Kapsas (Κάψας, also Κάψια Kapsia) is a community in the municipal unit of Mantineia in Arcadia on the Peloponnese peninsula in southern Greece. It is situated in a valley east of the Mainalo mountains, at 700 m elevation. It is 9 km southeast of Levidi, 11 km west of Nestani and 12 km north of Tripoli. The Greek National Road 74 (Pyrgos - Tripoli) passes through the village.

==Historical population==

| Year | Population |
|---|---|
| 1981 | 581 |
| 1991 | 460 |
| 2001 | 505 |
| 2011 | 389 |
| 2021 | 252 |

==History==
During World War II, and after the capitulation of Italy, Greece was occupied by Nazi Germany. Villagers of Kapsas helped an Italian soldier named Salvatore hide from the Germans and return to his native Italy. Statues of the school teacher Ioannis Orfanos, his wife and his brother have been erected near the village church in memory of their aid.

==Attractions==

The village church of Saint Nicholas possesses a precious icon, donated by the Moscow Patriarchate.
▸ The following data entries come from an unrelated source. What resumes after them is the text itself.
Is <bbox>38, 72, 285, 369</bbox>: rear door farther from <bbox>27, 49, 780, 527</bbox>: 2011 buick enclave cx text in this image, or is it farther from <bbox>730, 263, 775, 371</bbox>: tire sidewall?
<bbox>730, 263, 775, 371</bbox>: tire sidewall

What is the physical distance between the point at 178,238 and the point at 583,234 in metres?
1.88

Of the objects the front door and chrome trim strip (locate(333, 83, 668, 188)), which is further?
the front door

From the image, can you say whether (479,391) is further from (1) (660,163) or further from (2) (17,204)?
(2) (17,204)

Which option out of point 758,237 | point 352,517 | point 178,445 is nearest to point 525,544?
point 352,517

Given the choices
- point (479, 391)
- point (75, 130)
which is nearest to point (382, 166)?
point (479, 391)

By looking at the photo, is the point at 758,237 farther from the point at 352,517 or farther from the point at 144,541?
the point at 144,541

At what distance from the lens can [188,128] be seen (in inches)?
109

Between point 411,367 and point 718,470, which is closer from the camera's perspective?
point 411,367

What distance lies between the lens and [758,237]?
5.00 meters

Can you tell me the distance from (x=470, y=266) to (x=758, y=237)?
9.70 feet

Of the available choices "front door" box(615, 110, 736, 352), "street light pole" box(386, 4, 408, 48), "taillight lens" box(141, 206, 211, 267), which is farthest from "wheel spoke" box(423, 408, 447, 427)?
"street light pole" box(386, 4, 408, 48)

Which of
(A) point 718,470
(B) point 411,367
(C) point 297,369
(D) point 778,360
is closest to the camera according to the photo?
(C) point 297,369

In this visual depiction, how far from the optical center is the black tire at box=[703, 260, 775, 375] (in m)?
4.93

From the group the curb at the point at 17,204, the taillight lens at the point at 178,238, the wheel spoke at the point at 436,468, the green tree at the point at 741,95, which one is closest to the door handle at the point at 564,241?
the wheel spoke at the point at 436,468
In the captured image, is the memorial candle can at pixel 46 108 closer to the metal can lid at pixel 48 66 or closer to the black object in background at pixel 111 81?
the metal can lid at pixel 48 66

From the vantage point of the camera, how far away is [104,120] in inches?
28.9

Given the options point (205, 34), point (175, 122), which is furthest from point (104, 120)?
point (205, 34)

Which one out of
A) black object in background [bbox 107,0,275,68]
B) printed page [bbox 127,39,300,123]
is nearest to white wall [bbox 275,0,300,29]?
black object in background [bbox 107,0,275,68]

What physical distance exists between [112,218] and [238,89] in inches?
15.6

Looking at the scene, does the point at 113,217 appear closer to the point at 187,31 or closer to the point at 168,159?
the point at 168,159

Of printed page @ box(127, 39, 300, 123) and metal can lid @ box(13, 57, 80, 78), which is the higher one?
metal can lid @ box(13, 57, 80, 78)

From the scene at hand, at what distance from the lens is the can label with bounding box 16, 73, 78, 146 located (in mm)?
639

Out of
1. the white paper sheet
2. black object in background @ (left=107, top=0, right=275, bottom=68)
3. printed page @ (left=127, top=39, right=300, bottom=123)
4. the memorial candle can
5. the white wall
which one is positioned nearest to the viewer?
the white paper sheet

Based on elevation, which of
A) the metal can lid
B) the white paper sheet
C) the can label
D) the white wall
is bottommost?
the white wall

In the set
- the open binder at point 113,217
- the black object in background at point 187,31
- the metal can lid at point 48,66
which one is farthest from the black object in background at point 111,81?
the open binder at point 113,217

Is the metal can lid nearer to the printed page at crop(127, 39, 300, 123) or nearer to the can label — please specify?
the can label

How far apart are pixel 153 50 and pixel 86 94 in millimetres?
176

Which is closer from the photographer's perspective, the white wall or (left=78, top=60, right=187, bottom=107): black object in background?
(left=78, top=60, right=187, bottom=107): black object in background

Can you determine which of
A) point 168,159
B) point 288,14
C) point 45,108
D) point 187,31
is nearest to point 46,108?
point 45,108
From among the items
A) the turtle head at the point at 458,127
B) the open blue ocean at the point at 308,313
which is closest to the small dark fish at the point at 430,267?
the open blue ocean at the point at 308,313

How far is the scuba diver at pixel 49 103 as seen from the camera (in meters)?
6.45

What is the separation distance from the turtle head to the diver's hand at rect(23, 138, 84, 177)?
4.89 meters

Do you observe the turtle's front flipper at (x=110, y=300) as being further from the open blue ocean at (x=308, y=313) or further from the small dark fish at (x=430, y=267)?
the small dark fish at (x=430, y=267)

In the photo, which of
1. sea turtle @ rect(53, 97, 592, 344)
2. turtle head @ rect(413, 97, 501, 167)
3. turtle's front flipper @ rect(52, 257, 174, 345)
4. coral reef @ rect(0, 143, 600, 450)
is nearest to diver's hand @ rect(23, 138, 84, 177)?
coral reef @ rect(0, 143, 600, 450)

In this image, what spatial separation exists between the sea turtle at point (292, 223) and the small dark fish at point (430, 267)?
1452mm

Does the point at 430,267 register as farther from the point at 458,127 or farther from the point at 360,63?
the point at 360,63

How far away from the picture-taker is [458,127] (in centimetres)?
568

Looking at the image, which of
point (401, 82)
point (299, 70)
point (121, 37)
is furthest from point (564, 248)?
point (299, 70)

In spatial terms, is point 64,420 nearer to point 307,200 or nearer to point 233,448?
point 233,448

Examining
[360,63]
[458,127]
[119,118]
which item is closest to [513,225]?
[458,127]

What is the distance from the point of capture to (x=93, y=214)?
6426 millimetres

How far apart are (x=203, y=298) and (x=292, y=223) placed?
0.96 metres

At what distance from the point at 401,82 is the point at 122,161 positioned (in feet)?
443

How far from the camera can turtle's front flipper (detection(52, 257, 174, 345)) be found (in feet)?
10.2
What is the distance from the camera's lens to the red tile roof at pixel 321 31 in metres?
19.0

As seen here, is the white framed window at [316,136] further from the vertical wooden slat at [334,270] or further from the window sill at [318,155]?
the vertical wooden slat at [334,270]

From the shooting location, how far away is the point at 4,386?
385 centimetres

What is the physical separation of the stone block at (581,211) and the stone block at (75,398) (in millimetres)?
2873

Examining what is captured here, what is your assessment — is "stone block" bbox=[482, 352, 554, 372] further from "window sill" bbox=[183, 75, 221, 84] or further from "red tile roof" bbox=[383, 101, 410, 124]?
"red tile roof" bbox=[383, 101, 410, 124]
The Cave of Kapsia is situated 1 kilometer from the village Kapsia, at the southwest edge of the plain of ancient Mantineia. It is part of a system of active and inactive sinks (ponors) (Greek: katavothra "Καταβόθρα"). In front of the entrance are three ponors. Inside the cave human bone material has been found, according to some researchers from people who drowned during floods in the cave. The cave was used by man during the Neolithic, Hellenistic period and the fourth to sixth century AD.